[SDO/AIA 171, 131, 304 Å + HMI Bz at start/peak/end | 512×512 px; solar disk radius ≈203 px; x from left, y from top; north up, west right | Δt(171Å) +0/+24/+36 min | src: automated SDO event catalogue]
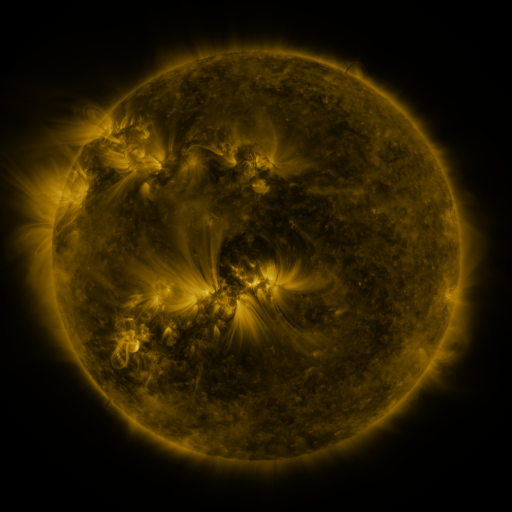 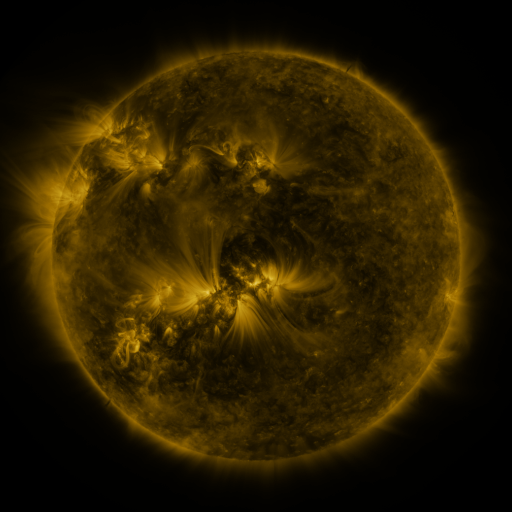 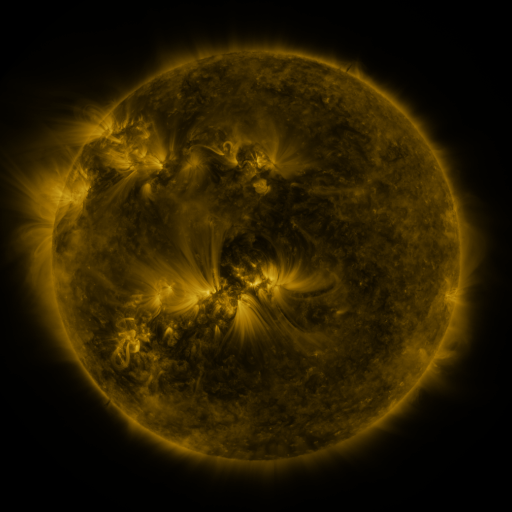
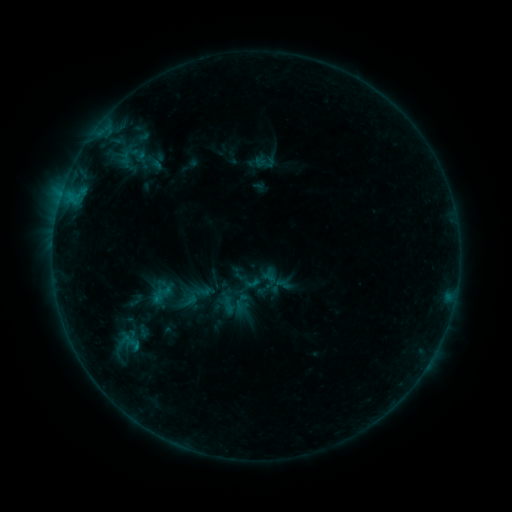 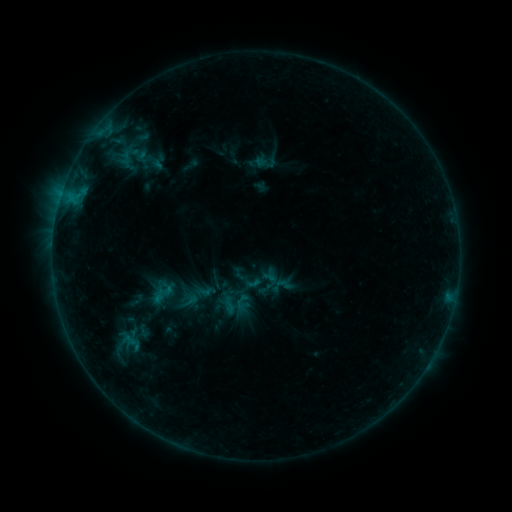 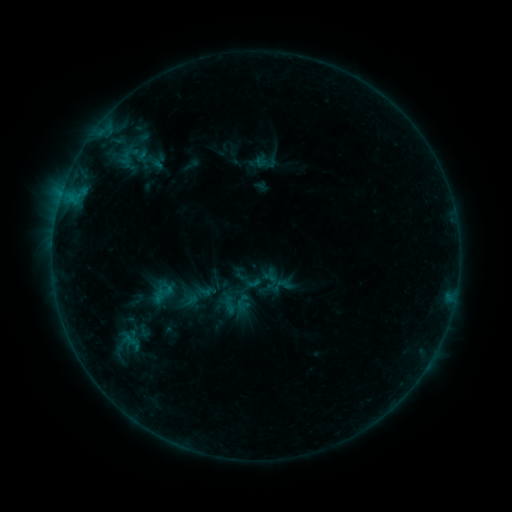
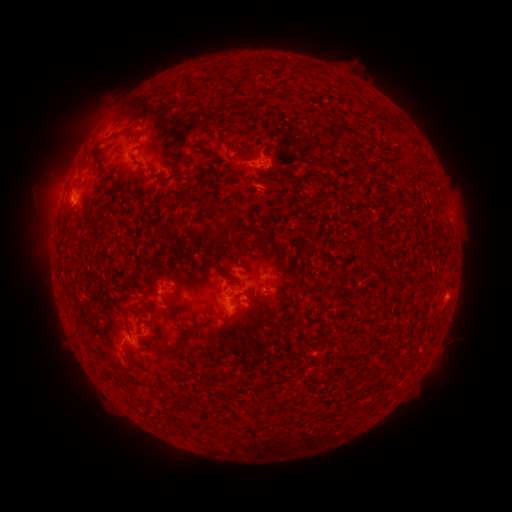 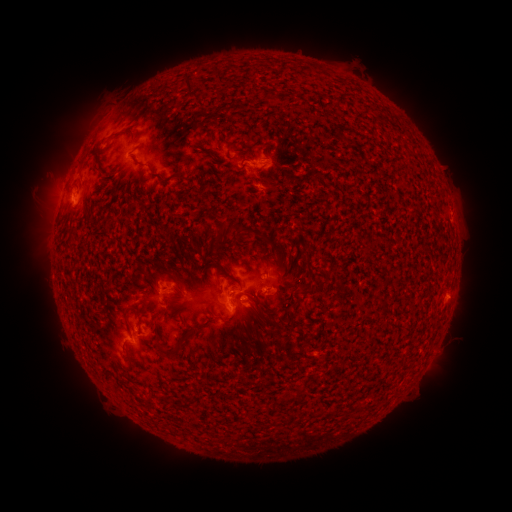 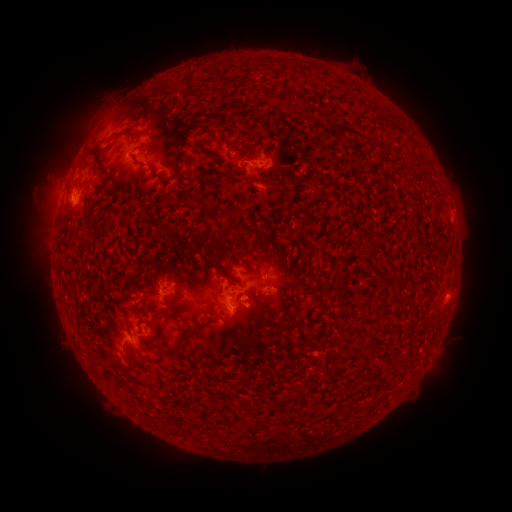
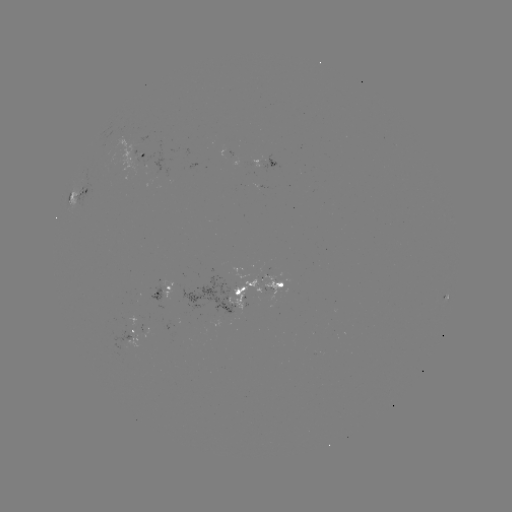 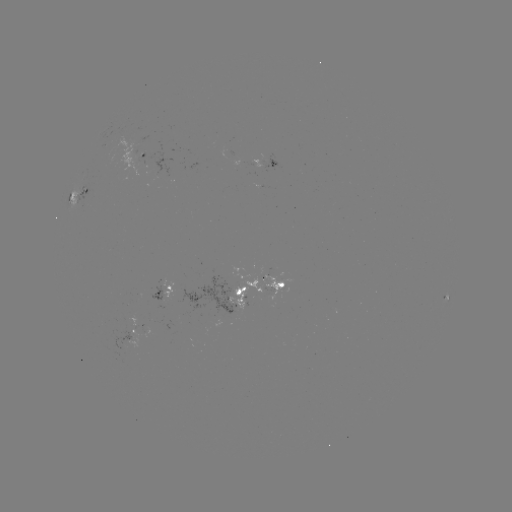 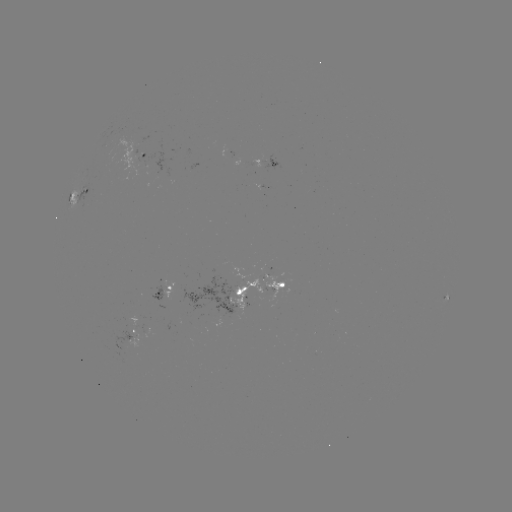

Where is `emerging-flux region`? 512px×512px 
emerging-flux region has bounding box [182, 279, 235, 313].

- **PROBLEM DETAILS**:
Copy every line of the data exactly as written, excluding the pictures.

- **PROBLEM SOLUTION**:
[SDO/AIA 171, 131, 304 Å + HMI Bz at start/peak/end | 512×512 px; solar disk radius ≈203 px; x from left, y from top; north up, west right | Δt(171Å) +0/+24/+36 min | src: automated SDO event catalogue]

Where is `emerging-flux region`? 512px×512px 
emerging-flux region has bounding box [182, 279, 235, 313].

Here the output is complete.